Andalucía V: I'll Have a Baked Potato

Late at night, when I’m hungry for a snack, there’s one thing I can say with certainty that I’ve never considered eating: a baked potato. Baked potatos just seem like dinner food, a side dish, not a snack. Yet in Granada, a city that is home to more gypsies than, it seems, any other city in Spain, gypsies were everywhere with large silver-painted barrels they’d rigged to bake potatos. “Patatas, patatas asadas,” they called. Along with the barrels and sacks of potatos, there were displayed numerous condiments for the potatos—olives, pickle slices, mustard, ketchup, other unidentifiable sauces, grated cheese, salt and pepper.
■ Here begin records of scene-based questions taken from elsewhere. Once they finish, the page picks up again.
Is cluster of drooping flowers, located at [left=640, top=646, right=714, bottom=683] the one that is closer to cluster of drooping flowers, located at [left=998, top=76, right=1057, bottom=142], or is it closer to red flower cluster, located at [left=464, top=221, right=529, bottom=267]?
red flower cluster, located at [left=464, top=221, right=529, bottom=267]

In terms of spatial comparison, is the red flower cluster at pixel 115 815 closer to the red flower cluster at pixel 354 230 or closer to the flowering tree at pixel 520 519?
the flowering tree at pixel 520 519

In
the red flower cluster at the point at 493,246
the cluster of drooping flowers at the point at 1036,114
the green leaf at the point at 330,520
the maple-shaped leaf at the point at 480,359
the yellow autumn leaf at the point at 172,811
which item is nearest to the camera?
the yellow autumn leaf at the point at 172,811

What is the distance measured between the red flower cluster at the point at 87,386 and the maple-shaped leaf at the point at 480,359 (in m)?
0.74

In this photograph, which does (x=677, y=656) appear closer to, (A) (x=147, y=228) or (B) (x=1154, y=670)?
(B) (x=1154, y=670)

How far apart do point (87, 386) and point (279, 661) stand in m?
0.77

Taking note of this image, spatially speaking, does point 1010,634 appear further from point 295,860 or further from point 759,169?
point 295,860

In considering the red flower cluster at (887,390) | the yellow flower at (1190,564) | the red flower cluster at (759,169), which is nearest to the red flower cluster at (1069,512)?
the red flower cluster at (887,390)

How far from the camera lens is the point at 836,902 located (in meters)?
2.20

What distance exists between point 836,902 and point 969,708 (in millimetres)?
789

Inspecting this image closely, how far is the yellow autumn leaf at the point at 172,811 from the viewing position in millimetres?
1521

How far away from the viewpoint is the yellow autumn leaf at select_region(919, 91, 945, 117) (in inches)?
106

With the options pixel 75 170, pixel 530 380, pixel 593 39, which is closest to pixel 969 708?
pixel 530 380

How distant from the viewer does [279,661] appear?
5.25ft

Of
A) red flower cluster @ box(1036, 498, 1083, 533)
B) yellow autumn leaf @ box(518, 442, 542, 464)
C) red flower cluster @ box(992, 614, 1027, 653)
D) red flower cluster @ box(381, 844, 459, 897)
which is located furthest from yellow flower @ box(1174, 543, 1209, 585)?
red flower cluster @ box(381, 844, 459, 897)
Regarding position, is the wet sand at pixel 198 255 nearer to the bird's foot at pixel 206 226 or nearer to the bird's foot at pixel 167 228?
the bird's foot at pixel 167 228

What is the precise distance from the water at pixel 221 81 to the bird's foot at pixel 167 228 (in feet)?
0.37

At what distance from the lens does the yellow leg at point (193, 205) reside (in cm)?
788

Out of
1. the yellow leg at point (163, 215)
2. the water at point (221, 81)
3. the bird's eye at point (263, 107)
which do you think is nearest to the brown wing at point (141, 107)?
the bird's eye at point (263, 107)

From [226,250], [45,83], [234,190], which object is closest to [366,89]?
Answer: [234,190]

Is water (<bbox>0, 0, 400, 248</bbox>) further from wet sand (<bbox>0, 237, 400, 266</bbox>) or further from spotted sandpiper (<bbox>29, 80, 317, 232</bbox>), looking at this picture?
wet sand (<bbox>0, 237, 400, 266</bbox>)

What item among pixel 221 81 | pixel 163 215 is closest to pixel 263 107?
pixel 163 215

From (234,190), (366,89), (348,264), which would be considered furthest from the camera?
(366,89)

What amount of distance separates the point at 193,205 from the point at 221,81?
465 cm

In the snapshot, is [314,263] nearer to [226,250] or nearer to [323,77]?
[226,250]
The first time I saw a group selling baked potatos, I was incredulous. Andrew and I were sitting in Plaza Nueva, having a coffee (incidentally, we’d managed to sit at a table in a sea of tables belonging to yet another Oh La La), when the gypsies set up their stand. “Are those…baked potatos?” I said, squinting. Smoke was coming out of the barrel. Sure enough, after some time had passed, a woman reached into the barrel and pulled out a few baked potatos. “Who’s going to buy a baked potato?” I said. It seemed absurd. Yet soon a man approached the stand and bought two baked potatos, which were steaming-hot. He ordered them with salt and pepper. We saw more people buy baked potatos. And later that night, and the next day, we saw more stands, and more people eating baked potatos. A child ate a baked potato on the steps of a church after a paso. I began to want a baked potato. If we’d stayed for another few days, I may have even bought a baked potato. Strange, strange, strange.